Milan (Olivia Lamasan, 2004)
In Sana Maulit Muli (Hopefully, Once More, 1995), director Olivia Lamasan tells the love story of Jerry (Aga Muhlach) and Agnes (Lea Salonga), whose romance was suddenly suspended by the latter's migration to California. Years later, Jerry follows Agnes to California and discovers that the latter has changed from a sweet and subservient girl to an independent career woman. In trying to woo back Agnes, Jerry abandons his promising career as an ad executive back home to become a blue collar worker and in so doing, exposes the hardships, the realities and the very common injustices of working abroad. Alas, the movie ends in a conventional note, with the two lovebirds reuniting in a busy street in Manila. Sana Maulit Muli, which momentarily captured my imagination with its portrayal of the American dream as both restrictive yet liberating, disintegrates into formulaic tedium, where man, with all his incurable weaknesses and insecurities, still gets the woman in the end, simply because that's how mainstream cinematic romances ordinarily conclude.

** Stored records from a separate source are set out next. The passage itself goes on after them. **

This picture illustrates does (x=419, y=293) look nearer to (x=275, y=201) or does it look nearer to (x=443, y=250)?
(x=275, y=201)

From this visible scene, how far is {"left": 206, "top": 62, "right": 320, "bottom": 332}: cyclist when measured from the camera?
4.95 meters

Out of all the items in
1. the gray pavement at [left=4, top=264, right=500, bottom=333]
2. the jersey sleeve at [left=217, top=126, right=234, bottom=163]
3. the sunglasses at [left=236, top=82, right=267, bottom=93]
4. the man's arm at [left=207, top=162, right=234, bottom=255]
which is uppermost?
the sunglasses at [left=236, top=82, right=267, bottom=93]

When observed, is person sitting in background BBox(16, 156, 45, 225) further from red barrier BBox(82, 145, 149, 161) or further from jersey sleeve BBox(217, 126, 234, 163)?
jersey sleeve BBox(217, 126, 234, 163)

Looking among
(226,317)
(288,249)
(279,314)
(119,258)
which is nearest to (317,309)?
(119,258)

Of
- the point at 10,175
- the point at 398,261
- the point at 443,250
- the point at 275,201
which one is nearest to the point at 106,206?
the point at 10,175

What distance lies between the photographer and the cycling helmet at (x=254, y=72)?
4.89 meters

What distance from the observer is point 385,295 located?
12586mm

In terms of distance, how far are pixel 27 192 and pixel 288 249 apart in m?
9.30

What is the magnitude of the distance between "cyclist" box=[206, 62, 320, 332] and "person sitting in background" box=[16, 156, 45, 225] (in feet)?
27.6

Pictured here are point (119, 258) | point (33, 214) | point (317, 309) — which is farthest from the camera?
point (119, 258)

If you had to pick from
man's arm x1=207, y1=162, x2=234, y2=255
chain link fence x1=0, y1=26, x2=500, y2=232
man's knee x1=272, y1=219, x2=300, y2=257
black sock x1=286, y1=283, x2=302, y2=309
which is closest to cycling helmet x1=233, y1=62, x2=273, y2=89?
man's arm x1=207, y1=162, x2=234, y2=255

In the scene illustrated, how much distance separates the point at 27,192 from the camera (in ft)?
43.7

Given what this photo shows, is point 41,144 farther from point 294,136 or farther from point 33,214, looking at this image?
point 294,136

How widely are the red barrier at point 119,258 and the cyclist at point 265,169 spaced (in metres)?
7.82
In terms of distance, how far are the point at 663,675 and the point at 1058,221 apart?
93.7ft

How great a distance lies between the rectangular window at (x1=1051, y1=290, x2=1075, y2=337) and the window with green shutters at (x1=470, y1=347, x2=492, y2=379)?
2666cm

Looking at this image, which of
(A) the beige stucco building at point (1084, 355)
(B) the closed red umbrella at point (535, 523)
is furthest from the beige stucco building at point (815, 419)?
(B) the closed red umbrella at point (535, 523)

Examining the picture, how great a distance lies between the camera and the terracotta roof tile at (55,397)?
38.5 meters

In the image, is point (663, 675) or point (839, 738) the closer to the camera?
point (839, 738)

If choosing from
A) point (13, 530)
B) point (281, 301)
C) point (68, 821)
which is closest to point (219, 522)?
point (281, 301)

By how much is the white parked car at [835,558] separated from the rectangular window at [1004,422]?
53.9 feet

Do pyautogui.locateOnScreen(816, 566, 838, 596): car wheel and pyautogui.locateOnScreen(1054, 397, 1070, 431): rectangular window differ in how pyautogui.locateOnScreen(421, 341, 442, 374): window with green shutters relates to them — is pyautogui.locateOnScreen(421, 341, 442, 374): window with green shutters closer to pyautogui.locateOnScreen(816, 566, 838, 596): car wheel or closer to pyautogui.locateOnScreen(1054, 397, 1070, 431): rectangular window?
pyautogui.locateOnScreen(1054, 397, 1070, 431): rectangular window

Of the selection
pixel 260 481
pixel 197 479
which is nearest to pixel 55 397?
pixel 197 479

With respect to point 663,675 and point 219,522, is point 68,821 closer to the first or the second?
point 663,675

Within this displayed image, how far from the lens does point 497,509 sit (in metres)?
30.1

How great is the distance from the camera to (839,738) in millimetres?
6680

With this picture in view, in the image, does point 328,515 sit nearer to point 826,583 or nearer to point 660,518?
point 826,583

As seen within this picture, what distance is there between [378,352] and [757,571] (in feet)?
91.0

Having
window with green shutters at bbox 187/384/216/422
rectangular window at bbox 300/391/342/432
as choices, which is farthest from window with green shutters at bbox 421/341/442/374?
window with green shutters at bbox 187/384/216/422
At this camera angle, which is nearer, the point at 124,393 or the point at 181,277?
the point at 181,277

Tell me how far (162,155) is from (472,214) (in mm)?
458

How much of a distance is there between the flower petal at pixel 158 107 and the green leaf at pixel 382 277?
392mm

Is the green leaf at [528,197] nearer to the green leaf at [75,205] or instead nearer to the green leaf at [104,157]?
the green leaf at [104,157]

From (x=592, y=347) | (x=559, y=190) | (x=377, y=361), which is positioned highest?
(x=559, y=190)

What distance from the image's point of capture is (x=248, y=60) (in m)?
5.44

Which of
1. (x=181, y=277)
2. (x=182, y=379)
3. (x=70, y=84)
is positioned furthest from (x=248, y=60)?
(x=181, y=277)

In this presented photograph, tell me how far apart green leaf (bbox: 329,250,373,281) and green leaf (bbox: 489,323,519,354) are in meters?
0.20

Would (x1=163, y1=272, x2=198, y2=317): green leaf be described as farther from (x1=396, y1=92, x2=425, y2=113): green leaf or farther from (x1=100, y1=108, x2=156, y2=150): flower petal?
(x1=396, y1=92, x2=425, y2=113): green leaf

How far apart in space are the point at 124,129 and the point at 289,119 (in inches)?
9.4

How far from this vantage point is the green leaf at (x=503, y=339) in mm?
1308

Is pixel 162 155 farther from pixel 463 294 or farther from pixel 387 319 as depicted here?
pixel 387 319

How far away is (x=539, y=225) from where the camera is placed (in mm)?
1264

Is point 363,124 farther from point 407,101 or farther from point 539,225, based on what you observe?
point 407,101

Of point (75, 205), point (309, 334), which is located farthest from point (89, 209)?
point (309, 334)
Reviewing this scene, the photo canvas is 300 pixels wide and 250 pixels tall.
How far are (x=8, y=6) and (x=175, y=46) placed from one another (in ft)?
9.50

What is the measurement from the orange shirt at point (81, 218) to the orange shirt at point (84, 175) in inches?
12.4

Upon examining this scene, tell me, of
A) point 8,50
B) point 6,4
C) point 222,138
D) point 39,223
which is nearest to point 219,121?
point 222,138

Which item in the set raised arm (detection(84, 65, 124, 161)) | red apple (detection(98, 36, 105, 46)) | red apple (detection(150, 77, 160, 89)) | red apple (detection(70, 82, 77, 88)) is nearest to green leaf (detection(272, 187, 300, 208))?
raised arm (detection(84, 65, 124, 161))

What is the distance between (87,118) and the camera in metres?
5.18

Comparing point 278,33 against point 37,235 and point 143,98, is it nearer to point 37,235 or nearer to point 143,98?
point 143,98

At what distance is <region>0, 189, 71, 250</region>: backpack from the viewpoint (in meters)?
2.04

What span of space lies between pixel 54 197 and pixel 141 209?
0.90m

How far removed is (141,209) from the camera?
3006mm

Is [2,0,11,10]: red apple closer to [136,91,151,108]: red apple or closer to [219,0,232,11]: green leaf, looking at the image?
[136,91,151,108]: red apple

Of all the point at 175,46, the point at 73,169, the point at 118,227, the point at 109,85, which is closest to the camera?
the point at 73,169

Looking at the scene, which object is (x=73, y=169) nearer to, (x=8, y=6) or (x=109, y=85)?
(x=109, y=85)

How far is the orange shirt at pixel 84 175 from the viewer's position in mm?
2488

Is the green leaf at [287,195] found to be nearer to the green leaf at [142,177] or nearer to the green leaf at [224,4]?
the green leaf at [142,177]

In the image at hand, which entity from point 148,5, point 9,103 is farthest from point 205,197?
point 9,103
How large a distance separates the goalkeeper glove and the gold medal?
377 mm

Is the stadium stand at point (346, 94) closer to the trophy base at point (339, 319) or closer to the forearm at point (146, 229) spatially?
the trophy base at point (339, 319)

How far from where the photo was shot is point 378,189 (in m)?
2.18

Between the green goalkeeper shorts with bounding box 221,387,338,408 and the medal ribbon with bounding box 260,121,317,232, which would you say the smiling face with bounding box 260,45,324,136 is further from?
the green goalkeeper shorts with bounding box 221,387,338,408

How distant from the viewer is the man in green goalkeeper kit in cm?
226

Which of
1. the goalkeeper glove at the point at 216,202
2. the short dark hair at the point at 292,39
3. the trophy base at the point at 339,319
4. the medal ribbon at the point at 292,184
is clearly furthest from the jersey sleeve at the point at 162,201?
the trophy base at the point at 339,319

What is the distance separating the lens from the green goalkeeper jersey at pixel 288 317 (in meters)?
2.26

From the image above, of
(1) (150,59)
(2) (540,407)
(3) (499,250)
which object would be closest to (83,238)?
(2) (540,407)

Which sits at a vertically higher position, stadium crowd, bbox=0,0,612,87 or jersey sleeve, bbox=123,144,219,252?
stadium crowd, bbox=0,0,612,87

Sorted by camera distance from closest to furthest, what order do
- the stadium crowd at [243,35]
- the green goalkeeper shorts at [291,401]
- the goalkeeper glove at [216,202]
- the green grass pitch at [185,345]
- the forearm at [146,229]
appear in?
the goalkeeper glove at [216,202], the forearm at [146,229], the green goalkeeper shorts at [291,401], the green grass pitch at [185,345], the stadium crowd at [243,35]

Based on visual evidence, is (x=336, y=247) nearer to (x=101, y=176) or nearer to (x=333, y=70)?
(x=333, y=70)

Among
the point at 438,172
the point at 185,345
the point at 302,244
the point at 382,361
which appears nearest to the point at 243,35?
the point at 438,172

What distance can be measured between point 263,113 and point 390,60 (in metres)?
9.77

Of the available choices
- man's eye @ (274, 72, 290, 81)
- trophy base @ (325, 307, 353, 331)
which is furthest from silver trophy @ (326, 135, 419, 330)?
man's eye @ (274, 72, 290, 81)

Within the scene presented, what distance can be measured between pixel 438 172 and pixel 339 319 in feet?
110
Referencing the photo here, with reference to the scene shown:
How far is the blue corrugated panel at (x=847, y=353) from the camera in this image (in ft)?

Years later, Lamasan, once again, sets a love story in a distant land. Milan details the attempt of Lino (Piolo Pascual) to look for Mary Grace (Iza Calzado), his missing wife who a mere week after their wedding, left the Philippines to work in Milan and since then, has not communicated with him. He deviates from his mission when he meets Jenny (Claudine Barretto), a shrewd and street-smart Filipina who has been living and working in Milan and has decided to help Lino look for his wife. Lino and Jenny become romantically entangled, as the former finds a job and finally, a direction to his once unguided life.
This time, Lamasan expands his canvass, determined to infuse the syrupy romance with authentic stories of these Filipino citizens working in Milan through the several real interviews with them that are interspersed throughout the narrative. Although the procedure is jarring, primitive and inordinate, with the sudden transition from glossy studio cinematography to documentary footage might strain the eye and not to mention the even more sudden retraction of cinematic fantasy of screenwriters' Lamasan and Raymond Lee's romantic fairy tale to the harsher and more moving portraits of real Filipinos in Milan is somewhat uncoordinated, the inclusion of these interviews give the film a more poignant feel.
As for the film itself, it's certainly nothing extraordinary. The acting suffices most of the time, with its two leads (Pascual and Barretto) complementing the picturesque scenery (shot by cinematographer Shayne Clemente like a travelogue, with the gondolas of Venice, the vineyards of the Italian countryside, and other famous tourist places framed into the drama without a hint of subtlety) with their manufactured good looks, charm and acting style. Calzado gives a quietly affecting performance as Lino's emotionally tortured wife whose life has deteriorated into total disarray.
Lamasan has improved. From the unabashed sentimentality and unsuited reliance on formulaic filmmaking of Sana Maulit Muli, she has at least taken some risks: of mixing romance with documentary filmmaking, of unmasking Milan of some of its majestic sheen by negating its illustrious reputation with real and fictional (the heartbreaking trials of Lino's wife; the pregnancy of Vangie (Ilonah Jean) with her co-boarder despite having their respective families in the Philippines; the horrifying border-crossing hike) horror stories of the Filipino workers. Milan ends with a kiss, as with most other mainstream romances that equate jovial affairs of the heart with momentary escapism from the real world's more pressing woes. I'll be more forgiving this time since Lamasan, at least, gave that penultimate kiss a bit of a bittersweet flavor. The disarming weight of those overseas workers' struggles and plights has been temporarily lifted during that postcard-worthy moment of barefaced fantastic hallucination.